--- LISTING ---

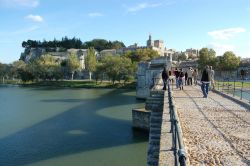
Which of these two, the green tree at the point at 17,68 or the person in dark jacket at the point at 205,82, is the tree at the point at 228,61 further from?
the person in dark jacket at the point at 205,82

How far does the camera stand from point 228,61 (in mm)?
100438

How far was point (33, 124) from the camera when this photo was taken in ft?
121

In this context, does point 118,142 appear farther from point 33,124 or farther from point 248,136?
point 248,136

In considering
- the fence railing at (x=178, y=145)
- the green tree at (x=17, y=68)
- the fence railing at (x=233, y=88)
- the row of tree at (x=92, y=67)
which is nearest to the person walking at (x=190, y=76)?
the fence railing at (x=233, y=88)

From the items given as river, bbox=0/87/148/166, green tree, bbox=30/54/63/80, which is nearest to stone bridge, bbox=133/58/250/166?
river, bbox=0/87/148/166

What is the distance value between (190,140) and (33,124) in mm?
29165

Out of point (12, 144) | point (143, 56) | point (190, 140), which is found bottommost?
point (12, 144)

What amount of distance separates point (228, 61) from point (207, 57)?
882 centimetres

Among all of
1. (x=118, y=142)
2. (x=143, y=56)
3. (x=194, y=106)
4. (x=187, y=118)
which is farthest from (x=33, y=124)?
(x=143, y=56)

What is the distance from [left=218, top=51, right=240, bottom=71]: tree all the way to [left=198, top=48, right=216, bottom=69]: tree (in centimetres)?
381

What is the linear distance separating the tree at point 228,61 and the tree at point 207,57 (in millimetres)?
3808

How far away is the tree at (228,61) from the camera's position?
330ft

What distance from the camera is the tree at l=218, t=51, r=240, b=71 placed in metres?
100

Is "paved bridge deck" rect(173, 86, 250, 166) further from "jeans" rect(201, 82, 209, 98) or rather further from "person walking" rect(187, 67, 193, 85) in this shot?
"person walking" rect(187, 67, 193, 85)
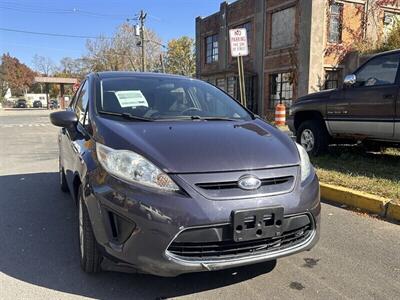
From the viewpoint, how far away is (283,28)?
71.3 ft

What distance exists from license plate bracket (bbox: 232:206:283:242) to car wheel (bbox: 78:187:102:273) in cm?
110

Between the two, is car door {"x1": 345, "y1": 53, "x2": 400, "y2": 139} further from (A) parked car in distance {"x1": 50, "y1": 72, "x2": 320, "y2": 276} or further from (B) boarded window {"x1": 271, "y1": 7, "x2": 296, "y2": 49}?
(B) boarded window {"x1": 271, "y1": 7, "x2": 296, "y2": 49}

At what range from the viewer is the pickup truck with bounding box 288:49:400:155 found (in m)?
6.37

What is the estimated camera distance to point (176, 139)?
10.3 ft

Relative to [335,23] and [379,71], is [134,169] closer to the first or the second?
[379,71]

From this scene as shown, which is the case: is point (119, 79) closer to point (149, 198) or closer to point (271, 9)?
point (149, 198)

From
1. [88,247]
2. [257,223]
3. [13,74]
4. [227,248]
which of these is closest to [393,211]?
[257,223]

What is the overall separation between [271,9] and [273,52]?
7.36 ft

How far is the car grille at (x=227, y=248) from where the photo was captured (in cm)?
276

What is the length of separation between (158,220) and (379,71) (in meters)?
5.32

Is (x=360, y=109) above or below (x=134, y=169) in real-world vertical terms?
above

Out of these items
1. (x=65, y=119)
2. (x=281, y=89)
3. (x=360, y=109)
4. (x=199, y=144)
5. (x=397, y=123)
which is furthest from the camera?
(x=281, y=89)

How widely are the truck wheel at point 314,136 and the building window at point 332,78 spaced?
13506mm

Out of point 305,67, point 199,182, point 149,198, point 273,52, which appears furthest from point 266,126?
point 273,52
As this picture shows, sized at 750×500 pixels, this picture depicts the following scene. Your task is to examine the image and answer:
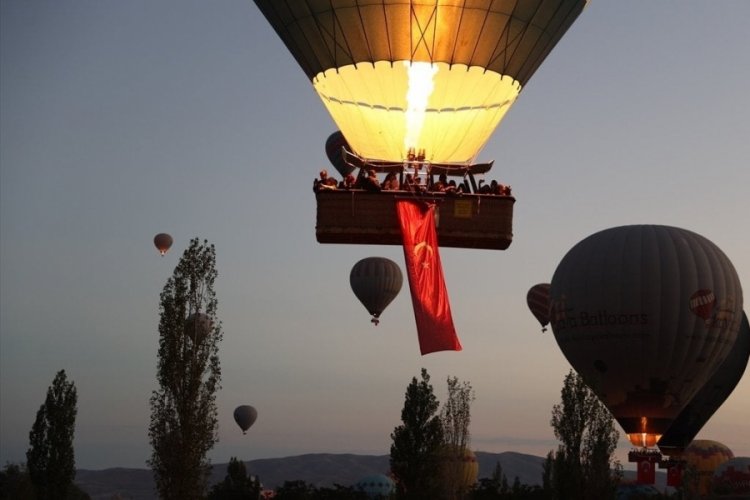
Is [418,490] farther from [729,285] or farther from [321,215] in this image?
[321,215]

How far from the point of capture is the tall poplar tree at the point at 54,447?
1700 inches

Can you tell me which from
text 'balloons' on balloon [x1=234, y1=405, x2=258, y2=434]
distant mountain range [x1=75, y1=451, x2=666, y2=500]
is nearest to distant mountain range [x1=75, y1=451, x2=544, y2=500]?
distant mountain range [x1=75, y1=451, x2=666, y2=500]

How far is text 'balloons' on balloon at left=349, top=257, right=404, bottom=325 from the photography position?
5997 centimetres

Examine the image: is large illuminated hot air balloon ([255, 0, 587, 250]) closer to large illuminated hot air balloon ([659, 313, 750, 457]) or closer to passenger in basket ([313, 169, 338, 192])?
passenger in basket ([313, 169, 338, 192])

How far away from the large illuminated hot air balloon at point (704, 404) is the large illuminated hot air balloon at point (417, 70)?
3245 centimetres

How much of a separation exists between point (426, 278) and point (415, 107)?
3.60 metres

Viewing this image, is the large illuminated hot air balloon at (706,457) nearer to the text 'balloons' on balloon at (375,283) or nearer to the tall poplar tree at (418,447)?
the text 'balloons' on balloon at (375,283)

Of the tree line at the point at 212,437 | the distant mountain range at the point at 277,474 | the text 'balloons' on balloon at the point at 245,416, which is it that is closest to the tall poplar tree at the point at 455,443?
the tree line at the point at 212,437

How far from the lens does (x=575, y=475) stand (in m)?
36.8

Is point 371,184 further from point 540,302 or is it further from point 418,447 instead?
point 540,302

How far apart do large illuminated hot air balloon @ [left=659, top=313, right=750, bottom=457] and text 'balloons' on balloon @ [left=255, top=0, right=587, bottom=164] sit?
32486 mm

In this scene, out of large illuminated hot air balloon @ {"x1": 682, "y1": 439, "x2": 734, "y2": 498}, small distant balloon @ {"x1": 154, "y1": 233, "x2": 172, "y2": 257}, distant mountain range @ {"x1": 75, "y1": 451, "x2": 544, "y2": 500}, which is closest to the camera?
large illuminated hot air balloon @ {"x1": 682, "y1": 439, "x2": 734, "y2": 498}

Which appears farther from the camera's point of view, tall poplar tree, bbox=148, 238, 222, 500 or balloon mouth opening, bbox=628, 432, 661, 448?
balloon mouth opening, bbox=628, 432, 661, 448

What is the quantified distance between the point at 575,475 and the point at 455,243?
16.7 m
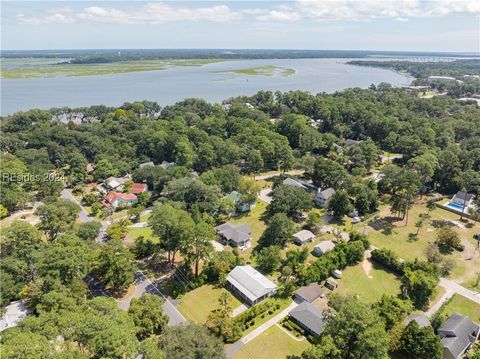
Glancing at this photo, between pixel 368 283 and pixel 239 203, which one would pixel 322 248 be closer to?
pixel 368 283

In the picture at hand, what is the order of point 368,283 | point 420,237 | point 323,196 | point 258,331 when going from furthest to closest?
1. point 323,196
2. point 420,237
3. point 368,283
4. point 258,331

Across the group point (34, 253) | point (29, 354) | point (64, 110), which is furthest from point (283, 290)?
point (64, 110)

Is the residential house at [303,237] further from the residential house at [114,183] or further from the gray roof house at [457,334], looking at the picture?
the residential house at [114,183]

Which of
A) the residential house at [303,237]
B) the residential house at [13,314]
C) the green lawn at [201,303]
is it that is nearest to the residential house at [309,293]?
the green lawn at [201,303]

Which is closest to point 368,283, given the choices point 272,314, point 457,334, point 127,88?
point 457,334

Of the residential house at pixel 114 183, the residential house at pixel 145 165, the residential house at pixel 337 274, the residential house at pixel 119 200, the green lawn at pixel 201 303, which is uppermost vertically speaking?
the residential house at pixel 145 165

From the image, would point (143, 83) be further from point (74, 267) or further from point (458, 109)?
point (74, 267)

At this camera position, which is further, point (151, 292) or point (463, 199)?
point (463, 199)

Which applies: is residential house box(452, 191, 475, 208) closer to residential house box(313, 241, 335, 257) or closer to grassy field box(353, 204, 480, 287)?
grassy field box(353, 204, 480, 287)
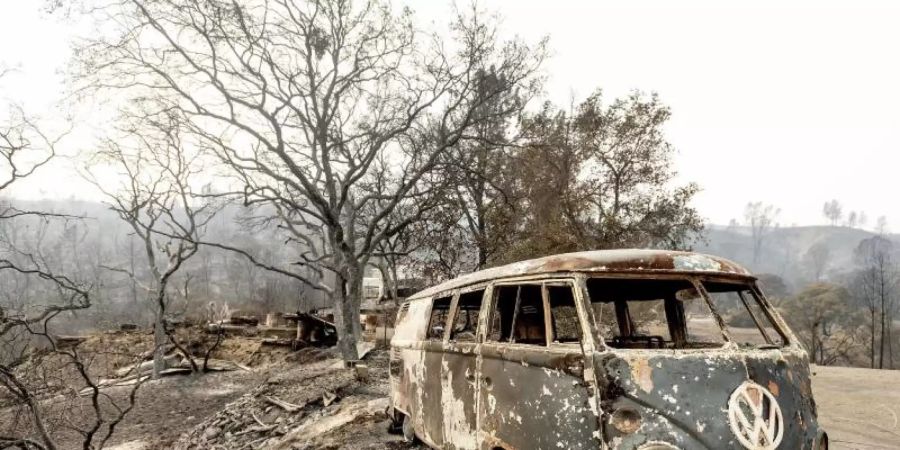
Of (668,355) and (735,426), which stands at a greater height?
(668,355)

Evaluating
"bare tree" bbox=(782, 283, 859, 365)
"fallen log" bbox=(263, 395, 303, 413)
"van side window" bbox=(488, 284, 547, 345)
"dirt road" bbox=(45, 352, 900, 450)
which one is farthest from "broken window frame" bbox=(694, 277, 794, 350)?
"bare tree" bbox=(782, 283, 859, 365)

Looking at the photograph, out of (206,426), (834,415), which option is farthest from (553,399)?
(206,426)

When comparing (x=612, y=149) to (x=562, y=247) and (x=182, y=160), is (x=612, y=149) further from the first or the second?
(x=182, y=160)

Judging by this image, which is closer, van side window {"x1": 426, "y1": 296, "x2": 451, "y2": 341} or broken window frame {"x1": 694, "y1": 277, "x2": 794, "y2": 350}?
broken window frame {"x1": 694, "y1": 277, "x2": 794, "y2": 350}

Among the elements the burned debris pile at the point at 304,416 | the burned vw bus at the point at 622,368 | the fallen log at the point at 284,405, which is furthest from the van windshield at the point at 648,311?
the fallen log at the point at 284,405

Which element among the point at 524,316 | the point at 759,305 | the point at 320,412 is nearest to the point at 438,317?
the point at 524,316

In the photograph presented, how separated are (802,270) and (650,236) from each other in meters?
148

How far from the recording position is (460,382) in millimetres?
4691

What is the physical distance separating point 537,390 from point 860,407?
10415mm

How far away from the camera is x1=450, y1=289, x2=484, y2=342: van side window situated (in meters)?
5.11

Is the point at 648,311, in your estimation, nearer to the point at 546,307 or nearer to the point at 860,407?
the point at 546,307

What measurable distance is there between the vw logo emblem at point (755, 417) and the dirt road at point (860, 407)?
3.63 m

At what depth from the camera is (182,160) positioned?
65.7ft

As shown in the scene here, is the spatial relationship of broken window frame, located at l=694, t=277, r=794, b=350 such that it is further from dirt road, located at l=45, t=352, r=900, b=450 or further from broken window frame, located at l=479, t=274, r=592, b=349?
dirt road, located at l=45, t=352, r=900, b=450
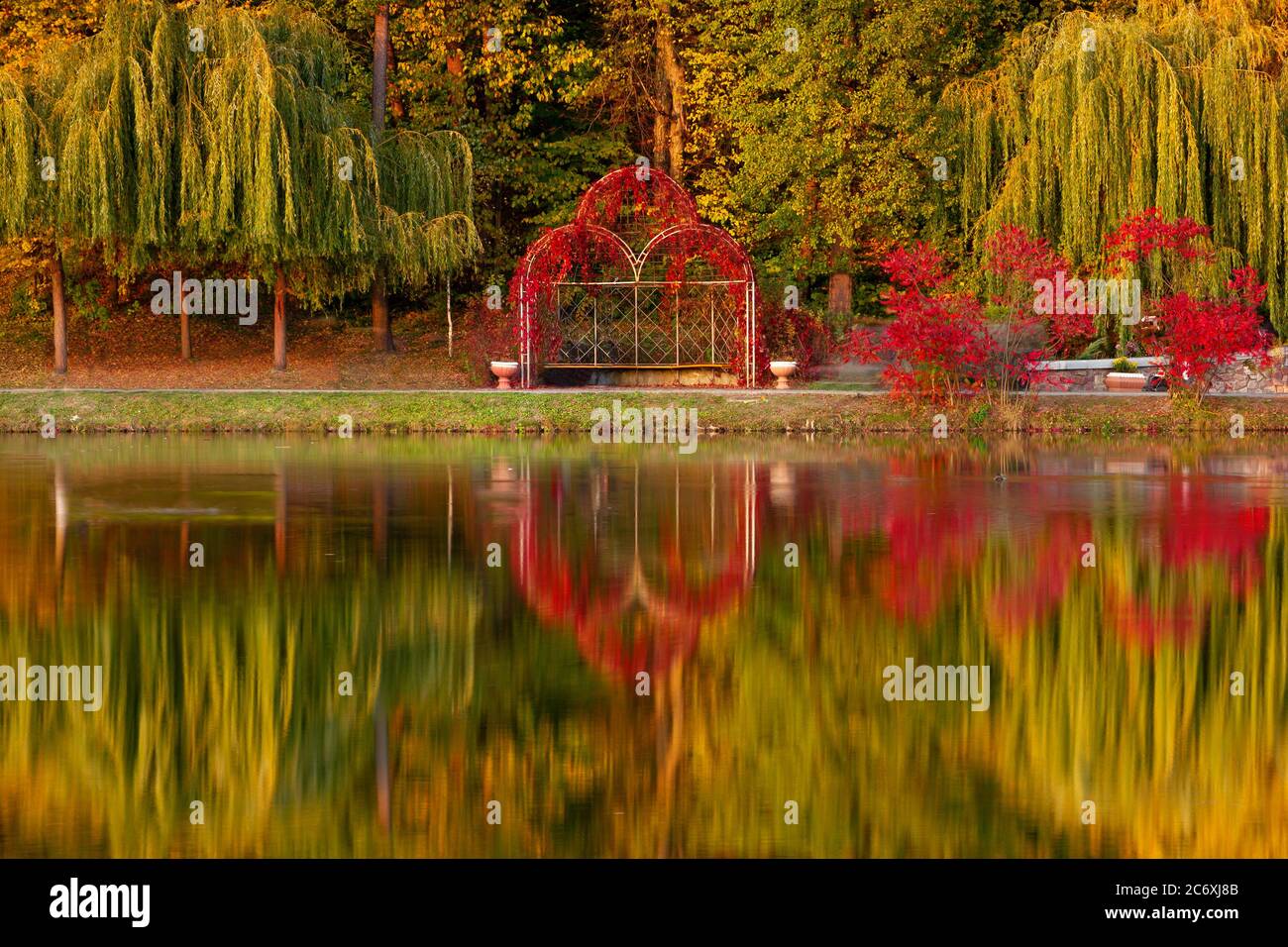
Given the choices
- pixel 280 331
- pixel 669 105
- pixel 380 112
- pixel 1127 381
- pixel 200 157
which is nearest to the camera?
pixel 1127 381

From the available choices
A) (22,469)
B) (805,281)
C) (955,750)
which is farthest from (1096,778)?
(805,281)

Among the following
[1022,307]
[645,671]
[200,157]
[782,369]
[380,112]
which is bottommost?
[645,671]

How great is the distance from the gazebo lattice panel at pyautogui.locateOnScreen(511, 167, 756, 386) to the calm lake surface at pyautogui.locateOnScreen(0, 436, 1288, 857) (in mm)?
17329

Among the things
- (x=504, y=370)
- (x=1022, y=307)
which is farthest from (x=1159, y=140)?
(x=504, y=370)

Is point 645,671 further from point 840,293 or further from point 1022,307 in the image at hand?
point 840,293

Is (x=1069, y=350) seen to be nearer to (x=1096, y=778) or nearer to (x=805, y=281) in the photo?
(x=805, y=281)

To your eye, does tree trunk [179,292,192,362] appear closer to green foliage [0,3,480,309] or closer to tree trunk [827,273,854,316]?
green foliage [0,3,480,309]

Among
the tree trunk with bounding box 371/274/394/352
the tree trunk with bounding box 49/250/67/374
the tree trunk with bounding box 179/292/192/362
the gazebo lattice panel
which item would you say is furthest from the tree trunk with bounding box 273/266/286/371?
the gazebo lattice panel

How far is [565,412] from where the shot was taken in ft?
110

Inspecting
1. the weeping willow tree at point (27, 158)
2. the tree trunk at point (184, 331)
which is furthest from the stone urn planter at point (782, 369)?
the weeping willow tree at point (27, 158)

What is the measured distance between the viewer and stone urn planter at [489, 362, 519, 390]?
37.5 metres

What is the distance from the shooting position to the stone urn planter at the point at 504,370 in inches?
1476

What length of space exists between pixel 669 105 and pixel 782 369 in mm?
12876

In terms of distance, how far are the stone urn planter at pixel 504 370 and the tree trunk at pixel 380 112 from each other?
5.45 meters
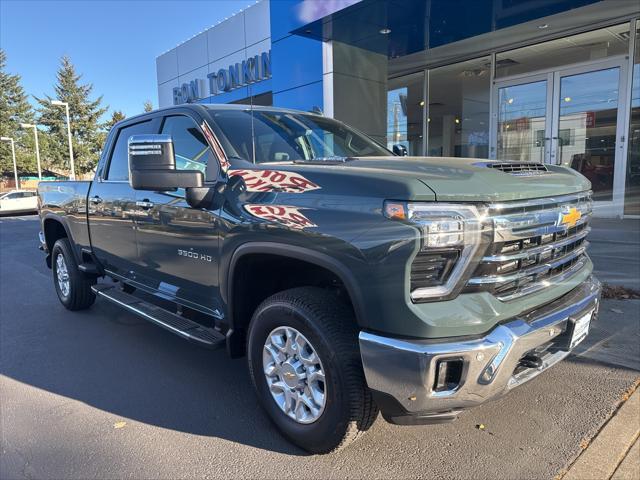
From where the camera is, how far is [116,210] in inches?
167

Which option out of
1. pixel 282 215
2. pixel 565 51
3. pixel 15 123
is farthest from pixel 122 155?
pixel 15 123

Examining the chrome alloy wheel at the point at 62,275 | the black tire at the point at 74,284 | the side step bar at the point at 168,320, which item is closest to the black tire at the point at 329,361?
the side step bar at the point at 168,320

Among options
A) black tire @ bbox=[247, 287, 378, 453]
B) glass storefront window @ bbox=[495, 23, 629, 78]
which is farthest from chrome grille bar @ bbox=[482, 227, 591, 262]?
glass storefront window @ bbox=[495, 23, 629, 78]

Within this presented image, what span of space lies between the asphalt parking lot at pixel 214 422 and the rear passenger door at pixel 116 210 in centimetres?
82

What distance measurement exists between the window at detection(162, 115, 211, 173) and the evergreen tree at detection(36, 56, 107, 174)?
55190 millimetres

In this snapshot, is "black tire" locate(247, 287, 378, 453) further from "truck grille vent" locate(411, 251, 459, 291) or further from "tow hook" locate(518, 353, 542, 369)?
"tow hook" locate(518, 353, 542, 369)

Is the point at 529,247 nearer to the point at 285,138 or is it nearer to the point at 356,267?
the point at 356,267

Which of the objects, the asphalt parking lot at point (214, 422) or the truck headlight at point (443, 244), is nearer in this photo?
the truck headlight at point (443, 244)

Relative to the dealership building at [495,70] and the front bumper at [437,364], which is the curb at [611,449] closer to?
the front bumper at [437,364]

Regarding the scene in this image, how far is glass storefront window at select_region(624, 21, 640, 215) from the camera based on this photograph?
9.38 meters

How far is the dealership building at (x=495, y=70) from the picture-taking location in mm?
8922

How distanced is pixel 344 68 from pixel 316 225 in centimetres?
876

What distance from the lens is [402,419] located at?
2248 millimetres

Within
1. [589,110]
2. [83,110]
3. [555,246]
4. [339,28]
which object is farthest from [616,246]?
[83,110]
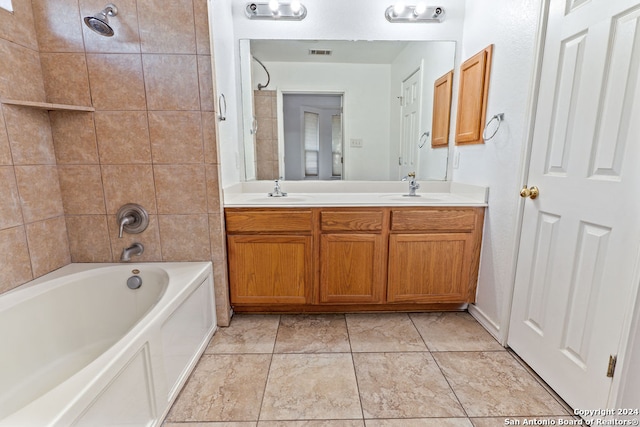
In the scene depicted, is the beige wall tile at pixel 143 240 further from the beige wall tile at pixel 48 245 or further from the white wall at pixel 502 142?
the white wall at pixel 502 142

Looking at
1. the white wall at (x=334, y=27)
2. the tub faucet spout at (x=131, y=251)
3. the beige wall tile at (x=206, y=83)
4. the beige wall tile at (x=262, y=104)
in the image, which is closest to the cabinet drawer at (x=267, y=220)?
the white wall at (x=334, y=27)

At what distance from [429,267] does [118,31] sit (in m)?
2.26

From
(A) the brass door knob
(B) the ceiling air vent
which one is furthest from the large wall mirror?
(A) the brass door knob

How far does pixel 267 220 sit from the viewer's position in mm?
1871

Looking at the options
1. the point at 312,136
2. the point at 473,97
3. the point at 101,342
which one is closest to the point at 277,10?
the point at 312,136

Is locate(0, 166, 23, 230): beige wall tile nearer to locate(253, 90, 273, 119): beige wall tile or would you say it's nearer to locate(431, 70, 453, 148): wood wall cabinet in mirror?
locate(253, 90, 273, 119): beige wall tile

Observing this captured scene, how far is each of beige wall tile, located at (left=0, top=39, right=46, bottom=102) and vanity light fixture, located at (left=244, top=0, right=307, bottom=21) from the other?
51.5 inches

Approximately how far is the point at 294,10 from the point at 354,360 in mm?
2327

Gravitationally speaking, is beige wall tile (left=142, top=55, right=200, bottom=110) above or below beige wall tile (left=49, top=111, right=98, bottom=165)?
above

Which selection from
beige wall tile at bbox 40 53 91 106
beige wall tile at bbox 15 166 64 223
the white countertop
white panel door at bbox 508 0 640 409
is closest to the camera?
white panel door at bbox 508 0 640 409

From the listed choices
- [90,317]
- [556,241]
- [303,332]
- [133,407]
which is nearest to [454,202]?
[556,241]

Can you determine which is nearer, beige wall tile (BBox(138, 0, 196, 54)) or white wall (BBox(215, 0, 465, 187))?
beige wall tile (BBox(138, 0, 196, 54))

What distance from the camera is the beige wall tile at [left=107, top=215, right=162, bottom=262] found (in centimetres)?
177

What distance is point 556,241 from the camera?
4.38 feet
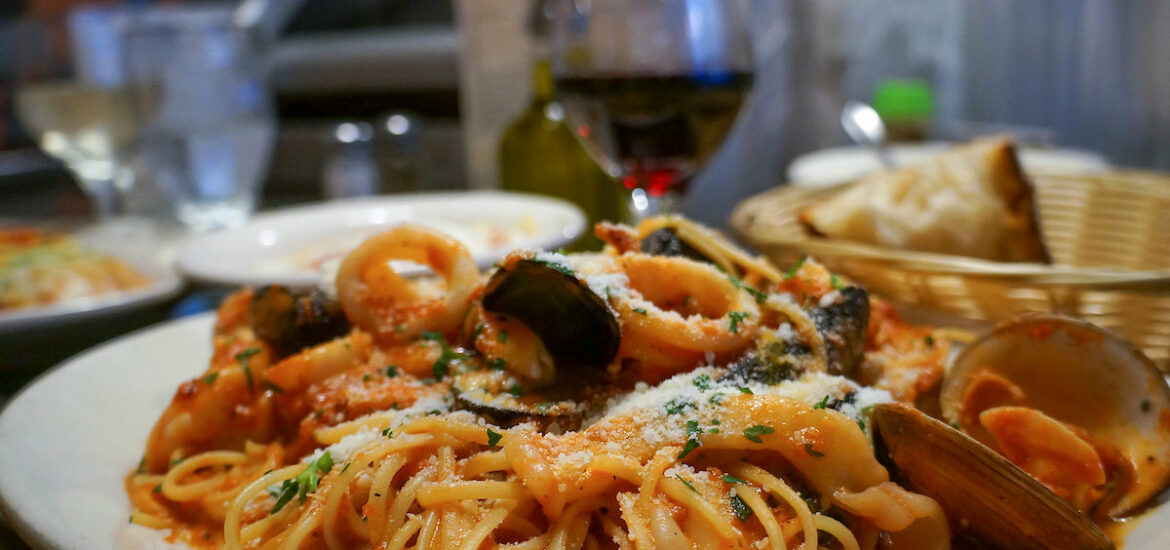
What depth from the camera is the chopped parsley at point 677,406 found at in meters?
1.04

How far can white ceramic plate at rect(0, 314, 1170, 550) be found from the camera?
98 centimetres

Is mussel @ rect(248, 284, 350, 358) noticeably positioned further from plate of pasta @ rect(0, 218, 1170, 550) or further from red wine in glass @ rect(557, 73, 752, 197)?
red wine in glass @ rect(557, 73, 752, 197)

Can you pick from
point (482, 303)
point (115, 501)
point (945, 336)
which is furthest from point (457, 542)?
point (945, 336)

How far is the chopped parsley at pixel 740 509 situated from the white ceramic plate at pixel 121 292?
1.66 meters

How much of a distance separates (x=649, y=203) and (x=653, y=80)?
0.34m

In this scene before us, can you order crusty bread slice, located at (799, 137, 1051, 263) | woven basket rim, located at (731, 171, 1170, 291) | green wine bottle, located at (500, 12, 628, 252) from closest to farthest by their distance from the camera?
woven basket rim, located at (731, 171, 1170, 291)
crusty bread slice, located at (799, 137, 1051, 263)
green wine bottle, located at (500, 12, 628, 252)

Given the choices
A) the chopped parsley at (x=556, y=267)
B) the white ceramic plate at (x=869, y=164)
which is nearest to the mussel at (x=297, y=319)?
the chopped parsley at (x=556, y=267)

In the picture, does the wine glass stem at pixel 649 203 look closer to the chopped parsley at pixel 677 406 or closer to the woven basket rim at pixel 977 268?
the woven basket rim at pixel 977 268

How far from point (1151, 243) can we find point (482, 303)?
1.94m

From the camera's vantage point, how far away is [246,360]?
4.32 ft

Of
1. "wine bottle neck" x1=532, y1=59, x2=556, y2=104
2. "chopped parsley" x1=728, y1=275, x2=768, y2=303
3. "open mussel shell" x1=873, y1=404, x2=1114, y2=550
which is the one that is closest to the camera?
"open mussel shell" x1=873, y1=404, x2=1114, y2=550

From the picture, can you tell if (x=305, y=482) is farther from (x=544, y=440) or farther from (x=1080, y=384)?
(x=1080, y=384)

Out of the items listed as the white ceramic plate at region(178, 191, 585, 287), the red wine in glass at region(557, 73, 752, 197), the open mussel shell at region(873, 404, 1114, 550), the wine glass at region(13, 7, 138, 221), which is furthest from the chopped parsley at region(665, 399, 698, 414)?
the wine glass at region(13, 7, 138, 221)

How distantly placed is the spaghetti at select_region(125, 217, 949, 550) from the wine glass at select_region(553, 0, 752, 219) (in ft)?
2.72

---

▸ INSTRUCTIONS FOR THE TASK:
Put the entry lines, starting at the line containing "How far does the" and ending at the line containing "882 centimetres", both included, into a JSON list of strings with one string per line and blank lines omitted.

▸ TASK SOLUTION:
[
  "How far does the camera stand from point 228,61 (in mm)?",
  "100438",
  "How far was point (33, 124) from the camera when this photo was taken in ft?",
  "121",
  "In this context, does point 118,142 appear farther from point 33,124 or farther from point 248,136?",
  "point 248,136",
  "In considering",
  "- the fence railing at (x=178, y=145)",
  "- the green tree at (x=17, y=68)",
  "- the fence railing at (x=233, y=88)",
  "- the row of tree at (x=92, y=67)",
  "which is nearest to the person walking at (x=190, y=76)?",
  "the fence railing at (x=233, y=88)",
  "From the items given as river, bbox=0/87/148/166, green tree, bbox=30/54/63/80, which is nearest to stone bridge, bbox=133/58/250/166?",
  "river, bbox=0/87/148/166",
  "What is the distance value between (190,140) and (33,124) in mm?",
  "29165",
  "Out of point (12, 144) | point (143, 56) | point (190, 140), which is found bottommost?",
  "point (12, 144)",
  "What amount of distance separates point (228, 61) from point (207, 57)?",
  "882 centimetres"
]